見始めた当初は恋愛ものだと気づいていなくて、女性同士の友情の話だと思っていました。
もしかしてこのふたり、このあと恋愛関係になるんですかね…?
— おたま@男子二児の母 (@otamashiratama) December 2, 2022
おお…「シスターフッド×ご飯×GL」って書いてあるわ。
— おたま@男子二児の母 (@otamashiratama) December 2, 2022
これは母に教えてあげなきゃ。NHKで女性同性愛のドラマなんて画期的なのでは。https://t.co/KZxa5DEpEm
このドラマもつい最近最終回を迎えたのですが、とても良いドラマでした。
主人公の女性2人(野本さんと春日さん)がお付き合いを始めて、2人で住む部屋を借りようとするところで、「同性カップルが不動産を借りること」の大変さを知りました。
2人入居可、としている物件は家族やカップルを想定しており、この場合の「カップル」は結婚(法律婚)前提であることが建前になっていると。同性カップルはすぐに別れて出て行ってしまうのではないかと心配して部屋を貸してくれない大家さんもいるそうです。主人公たちはLGBT当事者が運営する不動産会社と出会って、ついに部屋を借りることができました。
知らなかった。
おっさんずラブの主人公2人は不動産会社に勤めているので、この辺の困難についてもちょっと触れてあったら良かったな、とふと思いました。

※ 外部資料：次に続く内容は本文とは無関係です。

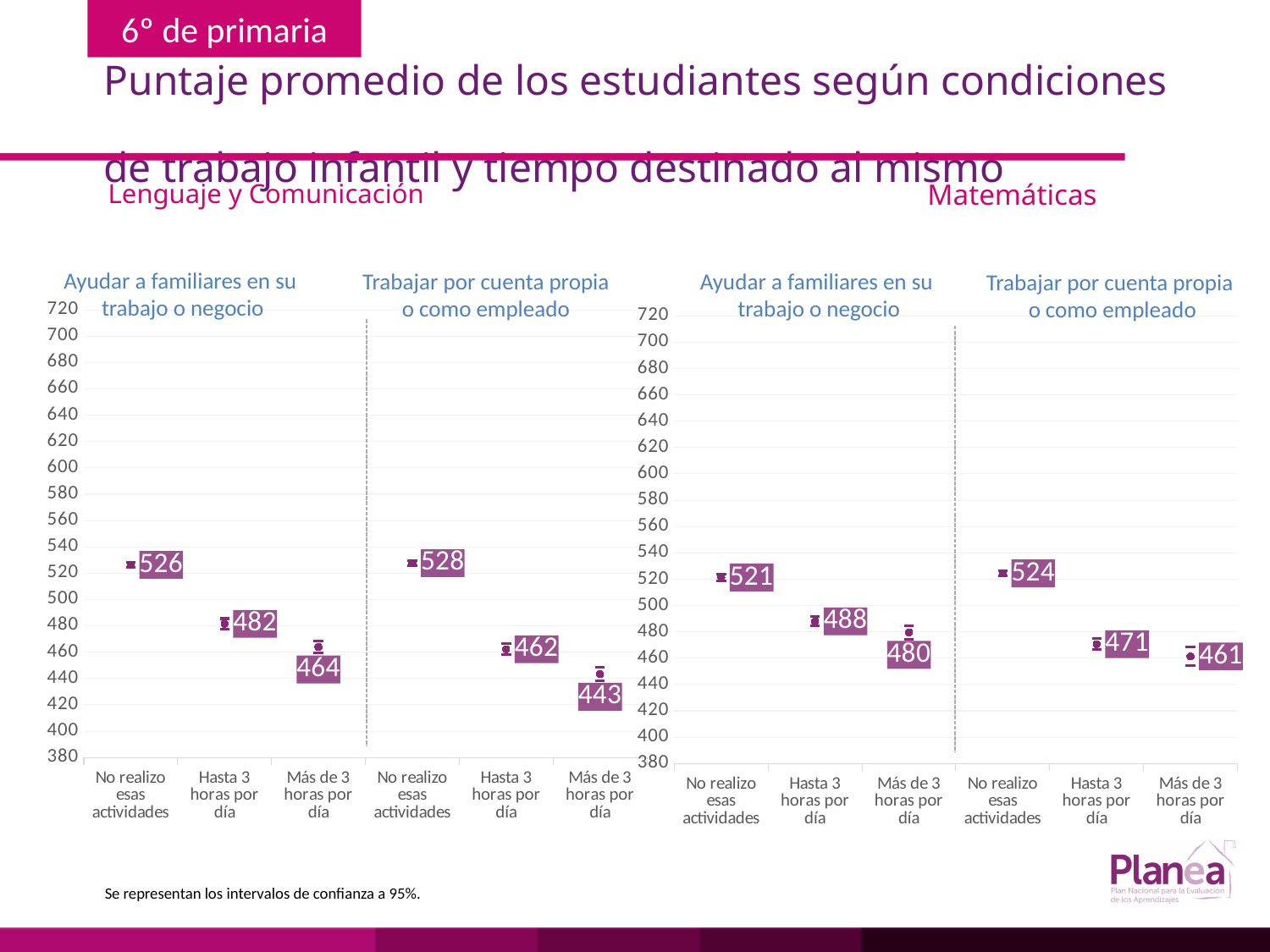
In the Lenguaje y Comunicación chart, which category has the lowest average score? Más de 3 horas por día (Trabajar por cuenta propia o como empleado) In the Lenguaje y Comunicación chart, what is the average score for students who work on their own or as employees more than 3 hours per day? 443 In the Lenguaje y Comunicación chart, do the scores rise or fall as the hours spent helping family members increase? Fall In the Lenguaje y Comunicación chart, what is the average score for students who do not help family members in their work or business ("No realizo esas actividades" under "Ayudar a familiares en su trabajo o negocio")? 526 In the Lenguaje y Comunicación chart, what is the difference between the score for students who do not help family members (526) and those who help more than 3 hours per day (464)? 62 In the Matemáticas chart, what is the average score for students who help family members up to 3 hours per day? 488 In the Matemáticas chart, which is larger: the score for helping family members more than 3 hours per day or the score for working on one's own more than 3 hours per day? Helping family members more than 3 hours per day (480) In the Matemáticas chart, what is the average score for students who work on their own or as employees up to 3 hours per day? 471 In the Matemáticas chart, which category has the highest average score? No realizo esas actividades (Trabajar por cuenta propia o como empleado) What does the note at the bottom of the slide say is represented in the charts? Los intervalos de confianza a 95% How many data points are plotted in the Matemáticas chart? 6 In the Matemáticas chart, what is the difference between the score for students who do not work on their own (524) and those who work more than 3 hours per day (461)? 63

そしてこちらのブログを読んで、同性愛者の方が「おっさんずラブ」に抱く思いの一部を知りました。
「おっさんずラブ」に感情を引き裂かれているゲイの断末魔 - kokeのブログ (hatenablog.com)
現実世界ではいまでも同性愛者は結婚できないのに、「おっさんずラブ」の世界では「結婚」という言葉を無邪気に使いすぎているのではないか。当事者の苦悩を無視して同性愛作品をつくることは、マジョリティによるマイノリティの消費なのではないか、と。
なるほど…。
2018年には絶賛の声が多かった「おっさんずラブ」に比べると、特に当事者の方々を中心に2024年の「おっさんずラブ -リターンズ-」への批判の声を多く見かけたように思います。
それはおっさんずラブのファンたちのこのドラマにかける期待の大きさの表れでもあり、この6年間で日本社会が進歩したということでもあり、いまだに同性婚ができない日本社会への憤りでもあるのかもしれません。
春田さんと牧の末長い幸せを祈りつつ、野本さんと春日さんの末長い幸せを祈りつつ、現実世界の日本でも同性婚が法律で認められることを祈っています。